My walking club makes use of some clever technology which at least one other group has asked us about, so I thought I’d write it up here…
We list all our upcoming walks on our website, and there’s usually one every week. We like to publish a mobile phone number for the walk leader so people can check the rendezvous and ask any questions. However, leaders are sometimes less than thrilled at the idea of having their mobile number on the internet. Our website had all sorts of hacks built into it – displaying the numbers as images and removing them after the event had passed – which were holding up our move to a more off-the-shelf CMS.
That’s where I came in. The idea was to publish a single phone number for all walk leaders which forwards to the right person for the given week – no more privacy concerns and everybody happy.
This is not new; it’s the sort of thing VOIP providers have been able to sell you for years on a “normal” geographic phone number like 01865 xxxxxx. However, publishing that on the website would cause all sorts of confusion; people most often call on the morning of the walk when we’re already out on the ground, and would be put off calling a “landline” number because they’d think it was a home number.

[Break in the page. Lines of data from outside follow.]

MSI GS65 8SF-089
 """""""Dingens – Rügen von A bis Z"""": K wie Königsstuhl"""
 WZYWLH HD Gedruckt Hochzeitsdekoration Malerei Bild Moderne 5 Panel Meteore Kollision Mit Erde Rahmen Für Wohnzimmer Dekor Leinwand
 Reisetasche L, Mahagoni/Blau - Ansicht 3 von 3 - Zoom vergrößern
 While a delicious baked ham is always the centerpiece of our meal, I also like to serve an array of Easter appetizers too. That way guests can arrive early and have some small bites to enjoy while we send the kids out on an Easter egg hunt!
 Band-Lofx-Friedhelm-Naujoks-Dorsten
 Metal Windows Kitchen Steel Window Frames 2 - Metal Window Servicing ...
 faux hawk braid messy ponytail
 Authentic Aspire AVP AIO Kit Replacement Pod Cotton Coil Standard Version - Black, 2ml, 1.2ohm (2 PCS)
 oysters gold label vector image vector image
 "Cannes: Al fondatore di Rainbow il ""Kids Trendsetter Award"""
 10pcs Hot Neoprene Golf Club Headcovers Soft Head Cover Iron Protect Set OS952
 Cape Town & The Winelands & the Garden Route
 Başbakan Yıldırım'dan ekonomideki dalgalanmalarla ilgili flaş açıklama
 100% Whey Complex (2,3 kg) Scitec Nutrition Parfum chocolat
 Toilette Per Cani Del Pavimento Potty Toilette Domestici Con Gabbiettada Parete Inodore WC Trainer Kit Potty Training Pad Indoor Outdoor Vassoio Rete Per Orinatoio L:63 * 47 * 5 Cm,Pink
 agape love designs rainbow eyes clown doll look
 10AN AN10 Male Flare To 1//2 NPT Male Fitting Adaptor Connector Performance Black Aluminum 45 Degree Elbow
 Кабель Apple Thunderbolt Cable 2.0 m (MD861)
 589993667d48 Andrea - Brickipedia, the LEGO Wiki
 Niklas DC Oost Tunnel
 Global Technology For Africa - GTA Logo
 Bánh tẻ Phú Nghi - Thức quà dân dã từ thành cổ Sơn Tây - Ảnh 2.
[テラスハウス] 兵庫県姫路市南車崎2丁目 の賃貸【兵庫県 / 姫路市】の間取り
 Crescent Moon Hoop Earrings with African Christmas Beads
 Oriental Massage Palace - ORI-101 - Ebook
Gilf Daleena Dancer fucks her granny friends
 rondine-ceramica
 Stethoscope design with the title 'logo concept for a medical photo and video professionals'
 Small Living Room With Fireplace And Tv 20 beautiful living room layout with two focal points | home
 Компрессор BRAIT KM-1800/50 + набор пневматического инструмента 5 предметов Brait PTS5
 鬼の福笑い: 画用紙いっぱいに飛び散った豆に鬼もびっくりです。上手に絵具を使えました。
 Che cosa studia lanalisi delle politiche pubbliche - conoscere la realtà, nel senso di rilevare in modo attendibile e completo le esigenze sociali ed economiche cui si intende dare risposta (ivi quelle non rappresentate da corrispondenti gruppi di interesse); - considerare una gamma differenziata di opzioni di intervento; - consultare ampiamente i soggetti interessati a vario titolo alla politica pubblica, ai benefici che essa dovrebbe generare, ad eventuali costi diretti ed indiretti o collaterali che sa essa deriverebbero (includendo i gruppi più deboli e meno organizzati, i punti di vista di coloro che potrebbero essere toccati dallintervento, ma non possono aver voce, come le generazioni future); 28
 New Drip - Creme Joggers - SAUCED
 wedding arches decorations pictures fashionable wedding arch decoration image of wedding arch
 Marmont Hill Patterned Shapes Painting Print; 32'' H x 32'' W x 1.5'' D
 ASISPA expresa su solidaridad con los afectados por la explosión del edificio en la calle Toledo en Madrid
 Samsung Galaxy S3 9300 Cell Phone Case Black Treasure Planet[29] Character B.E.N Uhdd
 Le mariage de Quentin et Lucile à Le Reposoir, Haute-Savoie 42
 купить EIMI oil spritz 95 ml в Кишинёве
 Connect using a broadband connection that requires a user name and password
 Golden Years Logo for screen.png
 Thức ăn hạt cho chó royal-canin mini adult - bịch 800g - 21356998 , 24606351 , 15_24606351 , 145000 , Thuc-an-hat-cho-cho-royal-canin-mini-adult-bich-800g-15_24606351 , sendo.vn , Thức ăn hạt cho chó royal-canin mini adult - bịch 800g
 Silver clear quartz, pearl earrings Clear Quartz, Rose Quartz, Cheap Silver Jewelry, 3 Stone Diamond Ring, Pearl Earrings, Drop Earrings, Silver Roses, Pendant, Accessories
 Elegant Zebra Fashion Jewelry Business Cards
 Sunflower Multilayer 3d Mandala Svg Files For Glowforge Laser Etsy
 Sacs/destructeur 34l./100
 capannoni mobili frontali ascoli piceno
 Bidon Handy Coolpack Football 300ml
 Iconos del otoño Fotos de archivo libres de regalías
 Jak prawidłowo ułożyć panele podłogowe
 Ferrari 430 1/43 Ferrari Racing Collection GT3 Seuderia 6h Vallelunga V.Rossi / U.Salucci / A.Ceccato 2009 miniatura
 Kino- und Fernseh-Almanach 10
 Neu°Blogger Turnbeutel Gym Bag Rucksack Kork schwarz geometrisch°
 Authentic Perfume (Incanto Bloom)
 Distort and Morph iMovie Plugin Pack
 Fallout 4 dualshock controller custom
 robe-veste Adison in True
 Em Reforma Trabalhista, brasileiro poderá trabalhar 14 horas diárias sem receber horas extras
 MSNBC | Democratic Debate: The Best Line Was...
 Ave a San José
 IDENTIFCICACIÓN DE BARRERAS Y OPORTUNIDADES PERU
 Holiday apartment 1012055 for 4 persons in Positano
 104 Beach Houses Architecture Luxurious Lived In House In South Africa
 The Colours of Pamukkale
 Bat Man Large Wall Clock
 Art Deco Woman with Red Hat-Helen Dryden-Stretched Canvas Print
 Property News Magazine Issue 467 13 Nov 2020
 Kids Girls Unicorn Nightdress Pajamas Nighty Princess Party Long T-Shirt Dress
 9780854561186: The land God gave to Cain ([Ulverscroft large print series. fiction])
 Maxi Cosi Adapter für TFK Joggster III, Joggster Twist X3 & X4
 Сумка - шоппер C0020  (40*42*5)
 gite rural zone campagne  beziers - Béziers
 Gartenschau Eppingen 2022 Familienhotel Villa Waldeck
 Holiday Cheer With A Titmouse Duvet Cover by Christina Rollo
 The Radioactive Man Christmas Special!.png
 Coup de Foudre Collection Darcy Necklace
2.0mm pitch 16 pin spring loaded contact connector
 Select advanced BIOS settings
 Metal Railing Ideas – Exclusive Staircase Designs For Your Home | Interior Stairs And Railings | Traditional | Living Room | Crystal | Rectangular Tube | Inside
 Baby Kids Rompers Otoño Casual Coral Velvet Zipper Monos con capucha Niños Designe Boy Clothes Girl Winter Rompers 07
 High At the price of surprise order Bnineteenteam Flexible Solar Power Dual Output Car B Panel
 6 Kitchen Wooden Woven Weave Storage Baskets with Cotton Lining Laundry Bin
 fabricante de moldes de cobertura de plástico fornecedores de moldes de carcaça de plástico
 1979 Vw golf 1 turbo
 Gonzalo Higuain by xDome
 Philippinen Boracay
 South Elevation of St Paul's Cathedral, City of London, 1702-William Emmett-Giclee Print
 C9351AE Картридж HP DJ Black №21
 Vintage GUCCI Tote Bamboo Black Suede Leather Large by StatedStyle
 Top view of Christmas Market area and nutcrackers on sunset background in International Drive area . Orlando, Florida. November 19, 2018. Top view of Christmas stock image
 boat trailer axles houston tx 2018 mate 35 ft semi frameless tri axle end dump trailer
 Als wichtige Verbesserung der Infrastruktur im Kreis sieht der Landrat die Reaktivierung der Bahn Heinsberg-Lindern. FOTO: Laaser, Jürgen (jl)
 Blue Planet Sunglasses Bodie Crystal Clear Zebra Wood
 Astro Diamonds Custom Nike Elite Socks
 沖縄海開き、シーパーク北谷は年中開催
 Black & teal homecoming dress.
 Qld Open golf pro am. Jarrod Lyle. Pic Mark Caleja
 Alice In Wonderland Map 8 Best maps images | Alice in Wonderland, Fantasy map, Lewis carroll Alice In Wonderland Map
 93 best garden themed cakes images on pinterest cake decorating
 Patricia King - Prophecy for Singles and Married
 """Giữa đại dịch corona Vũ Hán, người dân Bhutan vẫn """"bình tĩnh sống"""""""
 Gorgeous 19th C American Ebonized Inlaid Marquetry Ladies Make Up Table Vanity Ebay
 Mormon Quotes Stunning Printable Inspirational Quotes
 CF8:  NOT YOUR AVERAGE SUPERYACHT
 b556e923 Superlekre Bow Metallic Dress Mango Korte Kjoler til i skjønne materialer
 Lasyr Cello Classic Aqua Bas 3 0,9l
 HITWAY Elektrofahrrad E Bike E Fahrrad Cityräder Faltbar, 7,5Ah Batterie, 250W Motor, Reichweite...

This is where one of my favourite tech companies comes into its own: Andrew and Arnold now sell normal 07xxx mobile numbers on VOIP.
For the calls, it’s dead simple – just use a web page to specify the “target” number (or numbers plural if you’re feeling adventurous):
This works completely seamlessly and even passes through the original caller’s caller ID to the target phone. It costs £1.20 per month for the number plus a per-minute cost for forwarded calls, which is currently 3p per minute for UK mobiles. That makes it very cost-effective for a cash-strapped walking club – the whole thing costs us less than £30 per year.
We also make use of the “time profiles” feature to limit calls to 8am through 8pm after an incident where someone called unreasonably late.
Texts are a bit messier (although in practice we find people rarely use them). But it’s an 07 number and people expect to be able to SMS it, so we made it work. Unfortunately you can’t seamlessly forward texts (because AAISP don’t want to allow “forgery” of texts “from” the original sender, which I can understand). One option is to e-mail them somewhere, but the method we use is to have them sent to an HTTPS page which I host, which in turn uses IntelliSMS to send a text a bit like this:
Clicking the sender number on most phones allows the reply text to be started pretty easily.